Quote every line of the records below word for word, leaving out the pictures.

Extracted material –
◆ ◆ ◆

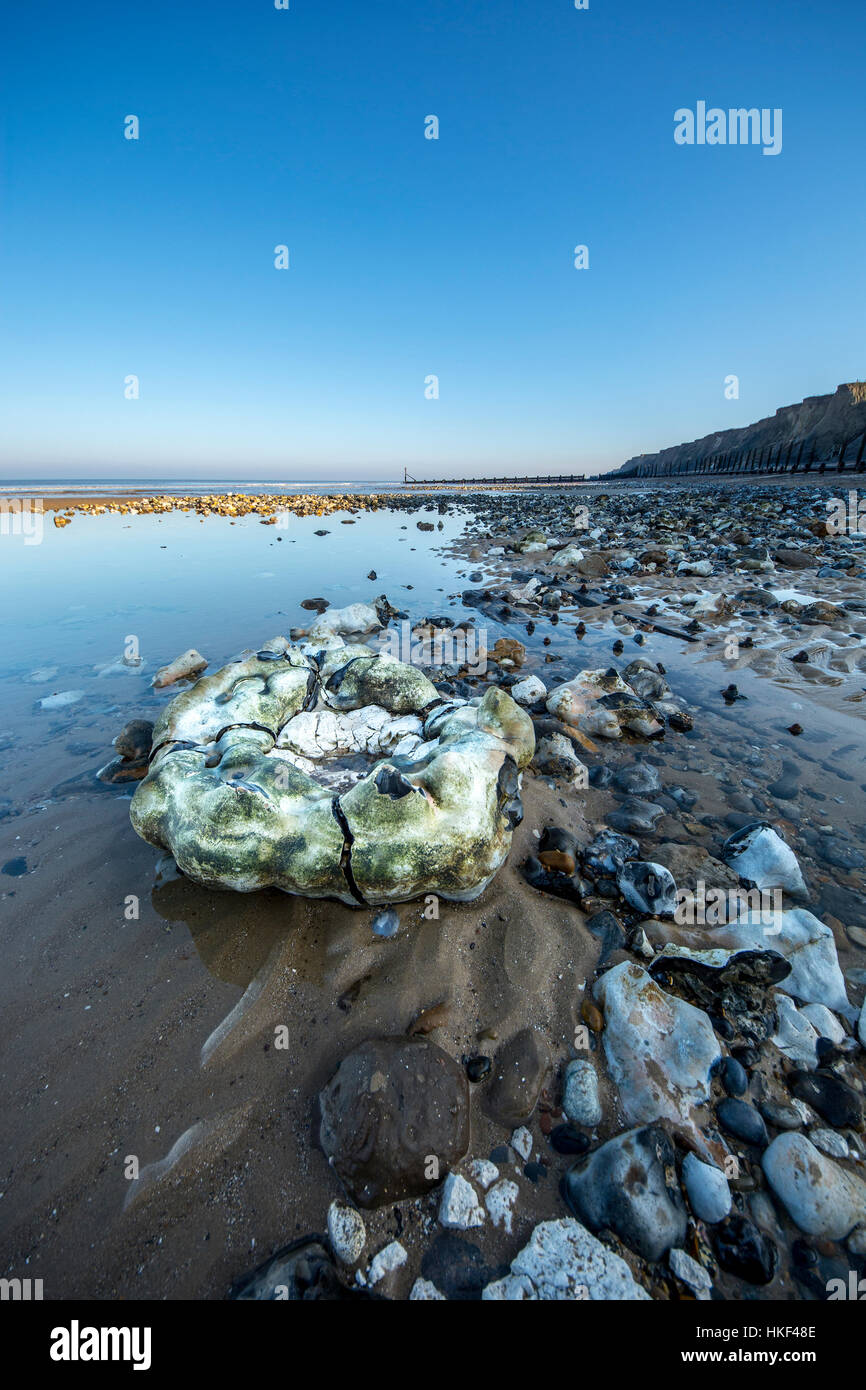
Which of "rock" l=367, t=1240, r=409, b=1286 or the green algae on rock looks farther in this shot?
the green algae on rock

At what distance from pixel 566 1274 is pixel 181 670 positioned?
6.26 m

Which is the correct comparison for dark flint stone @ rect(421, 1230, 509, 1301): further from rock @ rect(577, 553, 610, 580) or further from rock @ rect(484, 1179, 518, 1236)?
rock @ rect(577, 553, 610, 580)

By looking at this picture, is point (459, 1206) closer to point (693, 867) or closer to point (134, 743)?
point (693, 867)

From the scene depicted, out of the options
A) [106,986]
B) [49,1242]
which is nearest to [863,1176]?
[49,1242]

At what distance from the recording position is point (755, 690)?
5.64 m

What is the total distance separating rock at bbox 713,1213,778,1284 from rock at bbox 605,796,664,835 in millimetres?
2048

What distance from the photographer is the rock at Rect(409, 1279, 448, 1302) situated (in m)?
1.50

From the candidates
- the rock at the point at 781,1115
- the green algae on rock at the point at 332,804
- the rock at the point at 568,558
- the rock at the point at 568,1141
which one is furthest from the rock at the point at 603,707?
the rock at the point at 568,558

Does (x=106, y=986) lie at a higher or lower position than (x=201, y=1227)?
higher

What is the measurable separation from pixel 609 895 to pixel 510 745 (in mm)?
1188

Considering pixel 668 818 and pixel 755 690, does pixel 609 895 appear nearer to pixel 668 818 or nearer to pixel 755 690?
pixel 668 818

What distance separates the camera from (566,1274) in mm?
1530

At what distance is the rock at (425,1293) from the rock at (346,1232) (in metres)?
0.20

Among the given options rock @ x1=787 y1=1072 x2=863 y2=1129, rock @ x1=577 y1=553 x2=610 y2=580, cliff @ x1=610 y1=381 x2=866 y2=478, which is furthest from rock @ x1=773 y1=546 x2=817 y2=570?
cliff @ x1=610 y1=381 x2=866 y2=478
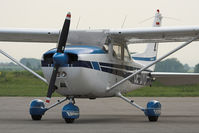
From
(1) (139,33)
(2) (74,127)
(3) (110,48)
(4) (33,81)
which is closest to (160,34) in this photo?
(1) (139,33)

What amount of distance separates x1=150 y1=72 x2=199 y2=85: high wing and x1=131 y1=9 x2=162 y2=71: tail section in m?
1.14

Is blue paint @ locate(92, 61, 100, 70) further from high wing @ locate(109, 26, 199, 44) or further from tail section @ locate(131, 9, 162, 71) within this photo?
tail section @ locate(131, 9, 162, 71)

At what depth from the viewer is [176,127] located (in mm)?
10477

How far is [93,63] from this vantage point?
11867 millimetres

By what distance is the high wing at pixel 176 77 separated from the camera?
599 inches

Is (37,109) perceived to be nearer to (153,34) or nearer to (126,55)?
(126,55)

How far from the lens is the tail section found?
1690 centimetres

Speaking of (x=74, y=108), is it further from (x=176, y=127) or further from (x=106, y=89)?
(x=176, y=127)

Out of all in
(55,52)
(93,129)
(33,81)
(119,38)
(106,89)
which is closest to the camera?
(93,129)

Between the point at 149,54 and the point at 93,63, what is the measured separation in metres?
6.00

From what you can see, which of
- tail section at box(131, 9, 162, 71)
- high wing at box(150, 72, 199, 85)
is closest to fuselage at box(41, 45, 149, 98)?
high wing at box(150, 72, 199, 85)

◆ ◆ ◆

Written answer –
Which of "rock" l=367, t=1240, r=409, b=1286 or the green algae on rock looks farther in this shot?
the green algae on rock

At what distance from pixel 566 1274 is pixel 181 670 positioned?
6.26 m

Which is the correct comparison for dark flint stone @ rect(421, 1230, 509, 1301): further from rock @ rect(577, 553, 610, 580) or further from rock @ rect(484, 1179, 518, 1236)?
rock @ rect(577, 553, 610, 580)

By looking at this picture, is point (459, 1206) closer to point (693, 867) or closer to point (134, 743)?
point (693, 867)

From the scene depicted, out of the options
A) [106,986]
B) [49,1242]
which is nearest to [863,1176]?
[49,1242]

At what distance from the recording position is point (755, 690)?
5.64 m

What is the total distance separating rock at bbox 713,1213,778,1284 from rock at bbox 605,796,664,835 in millimetres?
2048

What distance from the photographer is the rock at Rect(409, 1279, 448, 1302) situated (in m)?
1.50

From the candidates
- the rock at the point at 781,1115
- the green algae on rock at the point at 332,804
- the rock at the point at 568,558
- the rock at the point at 568,1141
which one is furthest from the rock at the point at 603,707?
the rock at the point at 568,558

Does (x=106, y=986) lie at a higher or lower position than (x=201, y=1227)?
higher

What is the measurable separation from pixel 609 895 to pixel 510 745 (in mm)?
1188

Considering pixel 668 818 and pixel 755 690, does pixel 609 895 appear nearer to pixel 668 818 or nearer to pixel 755 690?
pixel 668 818

What distance separates the camera from (566,1274) in mm?
1530

At what distance is the rock at (425,1293) from the rock at (346,1232) (in metres)?
0.20

Among the given options rock @ x1=787 y1=1072 x2=863 y2=1129, rock @ x1=577 y1=553 x2=610 y2=580, cliff @ x1=610 y1=381 x2=866 y2=478, which is furthest from rock @ x1=773 y1=546 x2=817 y2=570?
cliff @ x1=610 y1=381 x2=866 y2=478
From
(1) (139,33)
(2) (74,127)
(3) (110,48)
(4) (33,81)
which is closest to (160,34) in this photo?
(1) (139,33)

What amount of distance separates x1=150 y1=72 x2=199 y2=85: high wing and x1=131 y1=9 x2=162 y2=71: tail section in m?
1.14

Is blue paint @ locate(92, 61, 100, 70) further from high wing @ locate(109, 26, 199, 44) or further from tail section @ locate(131, 9, 162, 71) within this photo?
tail section @ locate(131, 9, 162, 71)

At what depth from the viewer is [176,127] located (in mm)?
10477

How far is [93,63] from this vantage point?
11867 millimetres

By what distance is the high wing at pixel 176 77 separated from the camera?
599 inches

Is (37,109) perceived to be nearer to (153,34) or nearer to (126,55)?
(126,55)

How far from the lens is the tail section found?
1690 centimetres

Speaking of (x=74, y=108), is it further from (x=176, y=127) or further from (x=106, y=89)?
(x=176, y=127)

Out of all in
(55,52)
(93,129)
(33,81)
(119,38)
(106,89)
which is closest to the camera?
(93,129)

Between the point at 149,54 and the point at 93,63, what is the measured separation in metres?
6.00

From what you can see, which of
- tail section at box(131, 9, 162, 71)
- high wing at box(150, 72, 199, 85)
is closest to fuselage at box(41, 45, 149, 98)?
high wing at box(150, 72, 199, 85)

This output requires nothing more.